Se l’agricoltura intensiva, basata su produzioni a bassa diversità, è particolarmente vulnerabile ai cambiamenti climatici, al degrado del suolo e alla scarsità d’acqua, l’agricoltura ecologica rappresenta la principale strategia di resilienza. Anche nel campo della zootecnia i modelli di allevamento ecologico possono offrire vantaggi ai processi ecosistemici, inclusa la resilienza alla siccità.

Una riduzione molto significativa dell’impronta idrica dei prodotti agricoli in Europa potrebbe essere raggiunta passando a diete più sane, ricche di frutta e verdura e con meno carne e latticini: con una «dieta europea» di questo tipo si potrebbero risparmiare 1.292 litri pro capite al giorno, il 30% dell’impronta idrica per il consumo di prodotti agricoli rispetto alla situazione attuale.
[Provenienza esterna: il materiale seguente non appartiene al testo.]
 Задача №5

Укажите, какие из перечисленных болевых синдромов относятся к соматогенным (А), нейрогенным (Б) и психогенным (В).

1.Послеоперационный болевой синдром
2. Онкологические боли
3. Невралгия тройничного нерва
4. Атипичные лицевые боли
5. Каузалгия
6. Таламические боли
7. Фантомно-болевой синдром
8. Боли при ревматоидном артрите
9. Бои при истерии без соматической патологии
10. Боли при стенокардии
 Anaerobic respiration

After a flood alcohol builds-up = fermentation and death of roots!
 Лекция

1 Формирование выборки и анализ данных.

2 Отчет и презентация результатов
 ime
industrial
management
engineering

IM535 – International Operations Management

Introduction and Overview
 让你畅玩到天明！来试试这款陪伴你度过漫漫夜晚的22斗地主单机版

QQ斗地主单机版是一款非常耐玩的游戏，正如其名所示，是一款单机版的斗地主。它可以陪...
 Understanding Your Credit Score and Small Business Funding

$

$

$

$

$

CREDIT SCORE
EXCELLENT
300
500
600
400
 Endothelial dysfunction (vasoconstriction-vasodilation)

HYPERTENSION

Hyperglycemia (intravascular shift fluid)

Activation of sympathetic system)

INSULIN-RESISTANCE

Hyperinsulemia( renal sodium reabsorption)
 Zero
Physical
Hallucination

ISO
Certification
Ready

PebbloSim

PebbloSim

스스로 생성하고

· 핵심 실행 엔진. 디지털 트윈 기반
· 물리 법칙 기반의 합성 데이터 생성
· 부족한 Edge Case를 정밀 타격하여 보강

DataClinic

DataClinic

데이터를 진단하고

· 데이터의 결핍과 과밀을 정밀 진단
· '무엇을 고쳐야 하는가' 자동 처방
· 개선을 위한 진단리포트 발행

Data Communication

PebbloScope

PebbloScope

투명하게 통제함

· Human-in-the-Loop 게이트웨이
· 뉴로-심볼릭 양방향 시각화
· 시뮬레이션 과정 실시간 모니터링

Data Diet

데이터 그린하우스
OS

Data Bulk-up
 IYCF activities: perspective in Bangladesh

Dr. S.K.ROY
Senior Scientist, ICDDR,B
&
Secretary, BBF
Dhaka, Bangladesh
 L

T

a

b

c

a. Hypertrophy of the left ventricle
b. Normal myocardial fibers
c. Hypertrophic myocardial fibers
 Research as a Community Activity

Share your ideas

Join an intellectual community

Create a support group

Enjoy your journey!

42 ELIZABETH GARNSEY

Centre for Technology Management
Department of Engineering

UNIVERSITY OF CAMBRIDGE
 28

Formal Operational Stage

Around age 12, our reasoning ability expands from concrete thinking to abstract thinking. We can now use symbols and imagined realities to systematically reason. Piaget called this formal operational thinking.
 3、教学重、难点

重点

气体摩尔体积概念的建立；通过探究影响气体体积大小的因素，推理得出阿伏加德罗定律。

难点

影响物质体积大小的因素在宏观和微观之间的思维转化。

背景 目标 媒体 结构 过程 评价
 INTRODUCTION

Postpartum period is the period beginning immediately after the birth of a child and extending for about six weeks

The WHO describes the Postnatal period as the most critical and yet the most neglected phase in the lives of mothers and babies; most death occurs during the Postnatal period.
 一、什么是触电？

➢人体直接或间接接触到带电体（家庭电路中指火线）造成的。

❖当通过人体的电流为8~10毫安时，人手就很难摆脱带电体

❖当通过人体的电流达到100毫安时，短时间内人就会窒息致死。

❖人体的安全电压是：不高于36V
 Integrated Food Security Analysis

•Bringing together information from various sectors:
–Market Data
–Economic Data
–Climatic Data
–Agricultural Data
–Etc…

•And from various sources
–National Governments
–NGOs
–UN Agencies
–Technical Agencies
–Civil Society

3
Per compiere questi cambiamenti sono necessari sostanziosi investimenti, sia in termini di ricerca sulle innovazioni agroecologiche, sia per sostenere gli agricoltori e allevatori in una vera transizione ecologica, diminuendo anche il numero dei capi allevati, e incoraggiare i consumatori nell’adozione di diete con un minore impatto.

L’Italia si appresta a varare il Pnrr (Piano Nazionale di Resilienza e Ripresa) e la Strategia Nazionale sulla nuova Politica Agricola Comune. Fiumi di soldi, l’ultima occasione per non arrivare a spremere il pianeta fino all’ultima goccia.